Mo6 Mk1 - Jungle Carbine

Later in WWII the need for a shorter, lighter rifle for use in the jungles of the Far East led to the development of the Rifle, No. 5 Mk I (the "Jungle Carbine") With a severely cut-down stock, a prominent flash hider, and a receiver machined to remove all unnecessary metal, the No. 5 was both shorter and 2 lb (0.9 kg) lighter. Despite a rubber butt-pad, the .303 round produced too much recoil for the No. 5 to be suitable for general issue. Production of the No. 5 Mk I ceased in 1947 due to an "inherent fault in the design", often said to be a "wandering zero" and accuracy problems. However, the No. 5 Mk I was popular with soldiers owing to its light weight, portability, and shorter overall length than a standard Lee-Enfield rifle.

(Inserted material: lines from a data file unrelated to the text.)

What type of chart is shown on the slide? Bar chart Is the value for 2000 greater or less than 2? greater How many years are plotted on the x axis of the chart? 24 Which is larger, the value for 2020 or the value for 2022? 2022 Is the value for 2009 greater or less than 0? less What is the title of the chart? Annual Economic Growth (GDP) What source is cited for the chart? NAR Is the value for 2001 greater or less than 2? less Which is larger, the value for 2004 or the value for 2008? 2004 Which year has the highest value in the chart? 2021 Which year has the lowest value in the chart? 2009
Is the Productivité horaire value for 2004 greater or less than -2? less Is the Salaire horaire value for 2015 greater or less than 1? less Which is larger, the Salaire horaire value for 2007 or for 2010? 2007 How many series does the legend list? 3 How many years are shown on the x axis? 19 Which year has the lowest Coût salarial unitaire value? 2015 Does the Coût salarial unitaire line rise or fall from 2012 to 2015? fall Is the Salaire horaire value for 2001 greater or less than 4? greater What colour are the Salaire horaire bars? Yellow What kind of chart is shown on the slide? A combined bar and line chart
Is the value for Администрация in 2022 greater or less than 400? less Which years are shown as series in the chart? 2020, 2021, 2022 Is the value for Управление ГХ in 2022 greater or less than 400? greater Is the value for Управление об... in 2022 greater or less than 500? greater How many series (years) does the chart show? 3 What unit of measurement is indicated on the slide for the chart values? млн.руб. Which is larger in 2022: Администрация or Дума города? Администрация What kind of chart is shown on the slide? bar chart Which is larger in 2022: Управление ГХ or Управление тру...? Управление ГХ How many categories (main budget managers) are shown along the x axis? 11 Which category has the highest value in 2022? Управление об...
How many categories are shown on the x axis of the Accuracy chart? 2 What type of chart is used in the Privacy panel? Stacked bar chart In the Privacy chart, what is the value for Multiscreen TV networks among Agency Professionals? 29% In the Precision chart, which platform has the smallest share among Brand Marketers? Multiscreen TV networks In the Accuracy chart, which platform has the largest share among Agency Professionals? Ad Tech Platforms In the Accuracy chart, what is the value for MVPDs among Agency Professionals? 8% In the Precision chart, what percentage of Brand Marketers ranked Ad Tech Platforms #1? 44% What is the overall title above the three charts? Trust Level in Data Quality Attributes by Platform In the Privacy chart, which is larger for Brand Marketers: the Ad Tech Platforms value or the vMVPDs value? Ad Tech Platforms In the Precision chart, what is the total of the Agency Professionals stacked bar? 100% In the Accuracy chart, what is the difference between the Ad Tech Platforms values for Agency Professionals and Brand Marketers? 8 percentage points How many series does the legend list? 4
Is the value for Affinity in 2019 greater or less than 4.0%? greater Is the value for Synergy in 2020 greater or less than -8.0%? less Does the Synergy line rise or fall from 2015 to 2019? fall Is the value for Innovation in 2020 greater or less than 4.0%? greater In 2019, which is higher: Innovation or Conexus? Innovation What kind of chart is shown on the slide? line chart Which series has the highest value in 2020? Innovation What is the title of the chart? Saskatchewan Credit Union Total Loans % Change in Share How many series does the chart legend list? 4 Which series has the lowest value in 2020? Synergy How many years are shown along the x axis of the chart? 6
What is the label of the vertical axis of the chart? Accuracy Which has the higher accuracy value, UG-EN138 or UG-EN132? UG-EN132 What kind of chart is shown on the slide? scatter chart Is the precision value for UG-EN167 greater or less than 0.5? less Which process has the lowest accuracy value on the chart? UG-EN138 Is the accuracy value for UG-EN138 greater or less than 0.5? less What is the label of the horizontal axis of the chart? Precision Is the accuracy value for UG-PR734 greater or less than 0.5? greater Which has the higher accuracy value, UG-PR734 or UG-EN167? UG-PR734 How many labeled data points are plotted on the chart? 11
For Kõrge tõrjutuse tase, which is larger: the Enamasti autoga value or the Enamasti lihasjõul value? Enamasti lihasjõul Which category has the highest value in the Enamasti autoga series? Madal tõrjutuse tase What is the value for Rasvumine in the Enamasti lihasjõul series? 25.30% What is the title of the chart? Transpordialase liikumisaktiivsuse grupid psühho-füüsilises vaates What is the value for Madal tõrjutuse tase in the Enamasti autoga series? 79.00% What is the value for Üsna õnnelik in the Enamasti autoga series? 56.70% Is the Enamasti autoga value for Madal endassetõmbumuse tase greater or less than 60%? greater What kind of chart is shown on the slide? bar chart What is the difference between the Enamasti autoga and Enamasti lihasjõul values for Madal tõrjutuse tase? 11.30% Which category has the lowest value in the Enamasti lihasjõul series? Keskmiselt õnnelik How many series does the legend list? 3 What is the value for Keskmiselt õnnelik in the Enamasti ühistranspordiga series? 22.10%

An Australian experimental version of Jungle Carbine, designated Rifle, No. 6, Mk I was also developed, using an SMLE MK III* as a starting point (as opposed to the No. 4 Mk I used to develop the No. 5 Mk I Jungle Carbine). The No. 6 Mk I never entered full production, and examples today are extremely rare and valuable to collectors. A "Shortened and Lightened" version of the SMLE Mk III* rifle was also trialled by the Australian military, and a very small number were manufactured at SAF Lithgow during the course of WWII.